The possible screw axes are: 2_{1}, 3_{1}, 3_{2}, 4_{1}, 4_{2}, 4_{3}, 6_{1}, 6_{2}, 6_{3}, 6_{4}, and 6_{5}.
There are 4 enantiomorphic pairs of axes: (3_{1} – 3_{2}), (4_{1} – 4_{3}), (6_{1} – 6_{5}), and (6_{2} – 6_{4}). This enantiomorphism results in 11 pairs of enantiomorphic space groups, namely

| Crystal system | Tetragonal |  |  | Trigonal |  |  | Hexagonal |  |  |  | Cubic |
|---|---|---|---|---|---|---|---|---|---|---|---|
| First group Group Number | P4_{1} 76 | P4_{1}22 91 | P4_{1}2_{1}2 92 | P3_{1} 144 | P3_{1}12 152 | P3_{1}21 151 | P6_{1} 169 | P6_{2} 171 | P6_{1}22 178 | P6_{2}22 180 | P4_{1}32 213 |
| Second group Group Number | P4_{3} 78 | P4_{3}22 95 | P4_{3}2_{1}2 96 | P3_{2} 145 | P3_{2}12 154 | P3_{2}21 153 | P6_{5} 170 | P6_{4} 172 | P6_{5}22 179 | P6_{4}22 181 | P4_{3}32 212 |

=== Glide planes ===
The orientation of a glide plane is given by the position of the symbol in the Hermann–Mauguin designation, just as with mirror planes.
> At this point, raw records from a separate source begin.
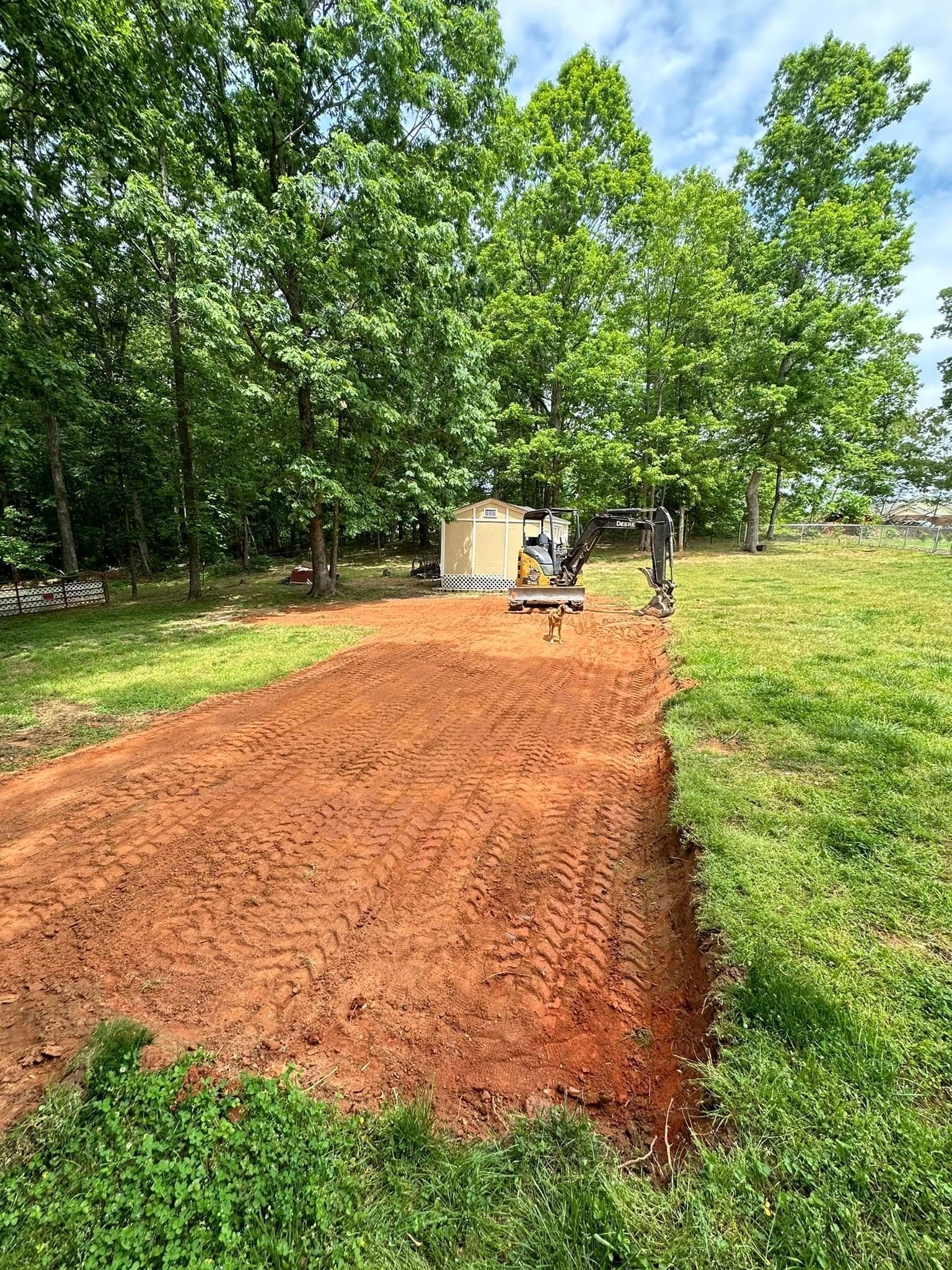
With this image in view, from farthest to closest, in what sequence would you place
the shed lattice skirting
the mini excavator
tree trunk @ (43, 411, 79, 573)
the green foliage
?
the shed lattice skirting < tree trunk @ (43, 411, 79, 573) < the green foliage < the mini excavator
They are noted by a, b, or c depending on which axis (direction) the glide is along. There is also the n glide, which is a glide along the half of a diagonal of a face, and the d glide, which is along a quarter of either a face or space diagonal of the unit cell. The d glide is often called the diamond glide plane as it features in the diamond structure. In cases where there are two possibilities among a, b, and c (such as a or b), the letter e is used. (In these cases, centering entails that both glides occur.) To summarize:
- a, b, or c glide translation along half the lattice vector of this face.
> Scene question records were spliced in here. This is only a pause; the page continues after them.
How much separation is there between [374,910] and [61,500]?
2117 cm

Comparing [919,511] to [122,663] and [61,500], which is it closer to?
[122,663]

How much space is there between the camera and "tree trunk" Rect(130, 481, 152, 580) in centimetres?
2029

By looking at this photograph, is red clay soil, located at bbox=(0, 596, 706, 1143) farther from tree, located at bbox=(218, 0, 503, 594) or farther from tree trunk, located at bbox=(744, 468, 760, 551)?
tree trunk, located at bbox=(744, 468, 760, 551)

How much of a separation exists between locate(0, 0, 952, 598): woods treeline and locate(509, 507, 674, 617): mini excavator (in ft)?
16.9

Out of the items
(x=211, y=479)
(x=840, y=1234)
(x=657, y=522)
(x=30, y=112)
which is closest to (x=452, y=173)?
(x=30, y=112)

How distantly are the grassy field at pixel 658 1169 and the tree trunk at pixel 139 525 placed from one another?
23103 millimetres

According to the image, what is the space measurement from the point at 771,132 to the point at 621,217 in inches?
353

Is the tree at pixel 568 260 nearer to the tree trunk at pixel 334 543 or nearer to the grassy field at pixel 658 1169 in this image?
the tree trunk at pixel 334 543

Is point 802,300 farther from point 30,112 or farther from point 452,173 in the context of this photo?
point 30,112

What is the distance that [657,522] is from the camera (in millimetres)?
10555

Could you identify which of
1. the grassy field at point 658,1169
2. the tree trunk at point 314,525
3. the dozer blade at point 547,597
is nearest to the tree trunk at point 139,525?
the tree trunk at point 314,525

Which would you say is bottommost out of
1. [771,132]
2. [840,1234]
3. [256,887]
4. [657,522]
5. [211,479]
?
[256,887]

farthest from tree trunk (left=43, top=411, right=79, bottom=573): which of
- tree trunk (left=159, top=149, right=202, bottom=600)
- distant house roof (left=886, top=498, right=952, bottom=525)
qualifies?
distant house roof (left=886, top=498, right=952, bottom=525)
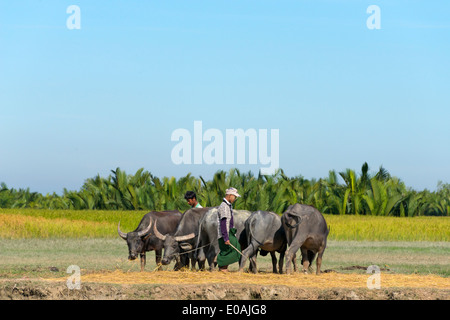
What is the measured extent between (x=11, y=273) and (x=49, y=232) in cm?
1033

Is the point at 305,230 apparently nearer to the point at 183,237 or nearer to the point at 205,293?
the point at 183,237

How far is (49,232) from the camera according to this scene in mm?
23781

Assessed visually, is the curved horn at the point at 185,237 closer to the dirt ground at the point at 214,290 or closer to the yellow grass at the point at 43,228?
the dirt ground at the point at 214,290

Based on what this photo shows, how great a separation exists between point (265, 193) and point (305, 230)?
17691mm

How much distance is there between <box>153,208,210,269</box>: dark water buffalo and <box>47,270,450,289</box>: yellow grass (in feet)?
2.43

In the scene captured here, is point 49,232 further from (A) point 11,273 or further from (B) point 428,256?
(B) point 428,256

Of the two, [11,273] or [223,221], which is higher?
[223,221]

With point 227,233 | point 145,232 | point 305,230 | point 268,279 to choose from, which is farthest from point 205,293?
point 145,232

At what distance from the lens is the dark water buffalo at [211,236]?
41.1ft

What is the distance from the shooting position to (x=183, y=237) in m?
12.7

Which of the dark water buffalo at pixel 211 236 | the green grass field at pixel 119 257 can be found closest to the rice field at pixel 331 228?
the green grass field at pixel 119 257

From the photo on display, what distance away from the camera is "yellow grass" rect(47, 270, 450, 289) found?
10844mm

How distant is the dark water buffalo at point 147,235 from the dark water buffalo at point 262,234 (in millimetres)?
1950
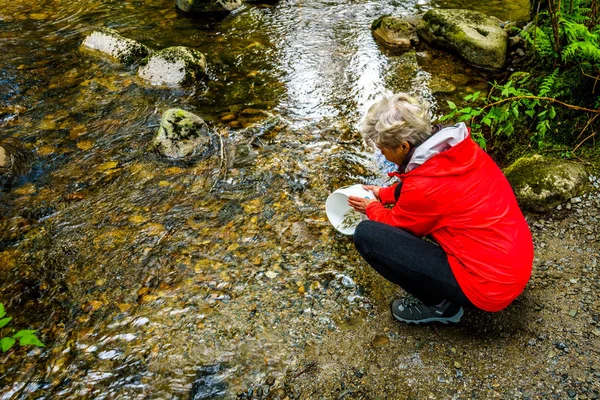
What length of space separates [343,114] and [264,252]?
266 cm

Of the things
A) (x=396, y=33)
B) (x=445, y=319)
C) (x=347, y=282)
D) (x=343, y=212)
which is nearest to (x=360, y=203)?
(x=343, y=212)

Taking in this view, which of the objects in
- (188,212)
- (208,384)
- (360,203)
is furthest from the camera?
(188,212)

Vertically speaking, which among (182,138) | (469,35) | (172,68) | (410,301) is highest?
(172,68)

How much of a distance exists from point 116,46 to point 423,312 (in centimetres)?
689

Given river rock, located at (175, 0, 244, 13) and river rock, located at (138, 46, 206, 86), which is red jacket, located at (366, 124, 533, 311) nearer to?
river rock, located at (138, 46, 206, 86)

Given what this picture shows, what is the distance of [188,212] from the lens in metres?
4.37

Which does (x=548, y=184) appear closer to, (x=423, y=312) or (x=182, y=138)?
(x=423, y=312)

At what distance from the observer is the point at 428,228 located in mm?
2758

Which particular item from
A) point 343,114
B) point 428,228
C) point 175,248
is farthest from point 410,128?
point 343,114

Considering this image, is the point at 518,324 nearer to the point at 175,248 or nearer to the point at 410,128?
the point at 410,128

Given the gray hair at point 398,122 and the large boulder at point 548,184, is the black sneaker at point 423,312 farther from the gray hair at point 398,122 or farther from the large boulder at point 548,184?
the large boulder at point 548,184

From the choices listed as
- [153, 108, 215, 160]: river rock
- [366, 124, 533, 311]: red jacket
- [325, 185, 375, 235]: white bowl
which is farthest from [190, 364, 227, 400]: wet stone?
[153, 108, 215, 160]: river rock

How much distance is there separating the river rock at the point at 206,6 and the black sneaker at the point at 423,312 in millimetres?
7843

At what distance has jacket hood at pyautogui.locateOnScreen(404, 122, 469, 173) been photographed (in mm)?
2428
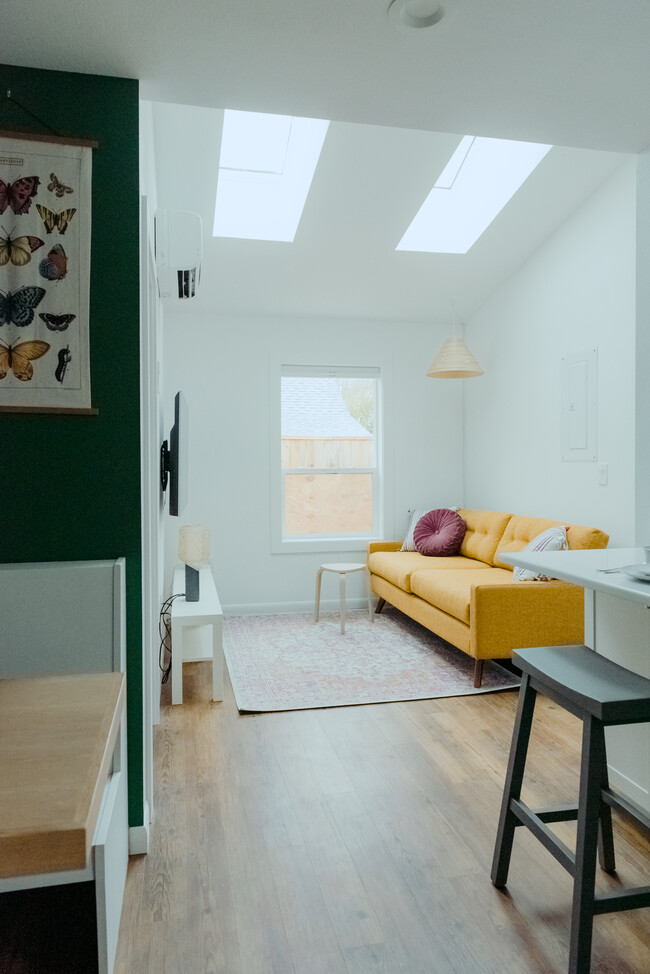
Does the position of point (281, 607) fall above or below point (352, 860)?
above

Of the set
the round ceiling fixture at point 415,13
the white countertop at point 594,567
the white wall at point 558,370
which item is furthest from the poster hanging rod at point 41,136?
the white wall at point 558,370

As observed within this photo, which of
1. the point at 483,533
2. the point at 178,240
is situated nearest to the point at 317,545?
the point at 483,533

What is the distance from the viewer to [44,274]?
1859 millimetres

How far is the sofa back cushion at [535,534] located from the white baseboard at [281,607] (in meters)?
1.41

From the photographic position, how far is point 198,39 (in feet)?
6.06


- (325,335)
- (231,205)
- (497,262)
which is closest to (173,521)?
(325,335)

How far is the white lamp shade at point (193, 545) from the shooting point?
16.1ft

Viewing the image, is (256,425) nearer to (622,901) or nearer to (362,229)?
(362,229)

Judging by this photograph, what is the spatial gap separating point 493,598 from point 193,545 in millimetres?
2326

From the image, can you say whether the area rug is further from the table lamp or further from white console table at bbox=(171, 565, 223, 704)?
the table lamp

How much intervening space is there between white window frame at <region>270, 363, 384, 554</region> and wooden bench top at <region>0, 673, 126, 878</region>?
12.8 ft

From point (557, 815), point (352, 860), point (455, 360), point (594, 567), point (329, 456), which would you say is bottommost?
point (352, 860)

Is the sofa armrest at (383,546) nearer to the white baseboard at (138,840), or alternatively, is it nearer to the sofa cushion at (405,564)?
the sofa cushion at (405,564)

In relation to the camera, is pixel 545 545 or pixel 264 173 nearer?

- n glide translation along half a face diagonal.
- d glide planes with translation along a quarter of a face diagonal or of a space diagonal.
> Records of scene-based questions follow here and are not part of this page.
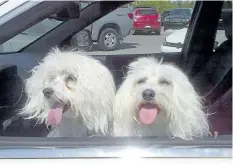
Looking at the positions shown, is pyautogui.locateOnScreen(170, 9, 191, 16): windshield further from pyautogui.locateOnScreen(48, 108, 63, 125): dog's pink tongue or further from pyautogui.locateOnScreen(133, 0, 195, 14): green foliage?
pyautogui.locateOnScreen(48, 108, 63, 125): dog's pink tongue

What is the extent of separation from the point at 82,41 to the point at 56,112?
448mm

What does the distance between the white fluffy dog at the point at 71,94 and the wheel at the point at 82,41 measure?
0.08m

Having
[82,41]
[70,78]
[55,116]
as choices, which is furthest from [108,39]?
[55,116]

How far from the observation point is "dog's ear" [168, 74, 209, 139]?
2.30 meters

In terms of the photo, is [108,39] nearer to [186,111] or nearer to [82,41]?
[82,41]

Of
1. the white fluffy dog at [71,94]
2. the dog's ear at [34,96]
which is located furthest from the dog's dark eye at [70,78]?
the dog's ear at [34,96]

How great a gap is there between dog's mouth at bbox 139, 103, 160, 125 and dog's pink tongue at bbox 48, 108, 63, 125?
0.34 metres

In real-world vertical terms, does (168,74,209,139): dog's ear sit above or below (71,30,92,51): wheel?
below

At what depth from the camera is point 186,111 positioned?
7.76 feet

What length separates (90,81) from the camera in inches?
98.2

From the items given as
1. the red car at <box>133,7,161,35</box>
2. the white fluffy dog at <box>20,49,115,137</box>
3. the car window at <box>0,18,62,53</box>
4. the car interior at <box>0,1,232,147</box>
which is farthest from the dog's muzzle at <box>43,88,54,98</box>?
the red car at <box>133,7,161,35</box>

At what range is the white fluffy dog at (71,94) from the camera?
7.87 ft
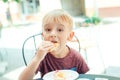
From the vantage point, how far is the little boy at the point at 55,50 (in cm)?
100

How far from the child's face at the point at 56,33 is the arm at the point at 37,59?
63 mm

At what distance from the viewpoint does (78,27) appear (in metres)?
4.17

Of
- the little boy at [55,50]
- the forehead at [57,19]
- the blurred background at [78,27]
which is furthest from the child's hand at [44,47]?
the blurred background at [78,27]

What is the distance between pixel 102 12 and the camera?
5.73 meters

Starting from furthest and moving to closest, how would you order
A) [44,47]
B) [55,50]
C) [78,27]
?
[78,27], [55,50], [44,47]

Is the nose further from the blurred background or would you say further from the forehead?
the blurred background

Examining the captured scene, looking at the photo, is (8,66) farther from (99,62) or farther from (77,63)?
(77,63)

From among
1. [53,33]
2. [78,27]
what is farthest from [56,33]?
[78,27]

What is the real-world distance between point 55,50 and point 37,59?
5.0 inches

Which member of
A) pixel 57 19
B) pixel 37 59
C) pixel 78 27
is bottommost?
pixel 78 27

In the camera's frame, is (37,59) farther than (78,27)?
No

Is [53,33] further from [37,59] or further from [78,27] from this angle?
[78,27]

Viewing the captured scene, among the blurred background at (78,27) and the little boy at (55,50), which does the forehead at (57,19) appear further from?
the blurred background at (78,27)

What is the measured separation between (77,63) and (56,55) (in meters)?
0.12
- e two glides with the same glide plane and translation along two (different) half-lattice vectors.

== Dichromatic symmetry notation ==

Within the Hermann–Mauguin notation, operations involving time reversal—used in dichromatic symmetry or magnetic space group theory—are denoted by the prime symbol (′). For example, the identity operation combined with time reversal is written as 1′, a mirror reflection combined with time reversal is denoted by m′, and an n-fold rotation axis combined with time reversal is expressed as n′ (e.g., 2′, 4′, etc.).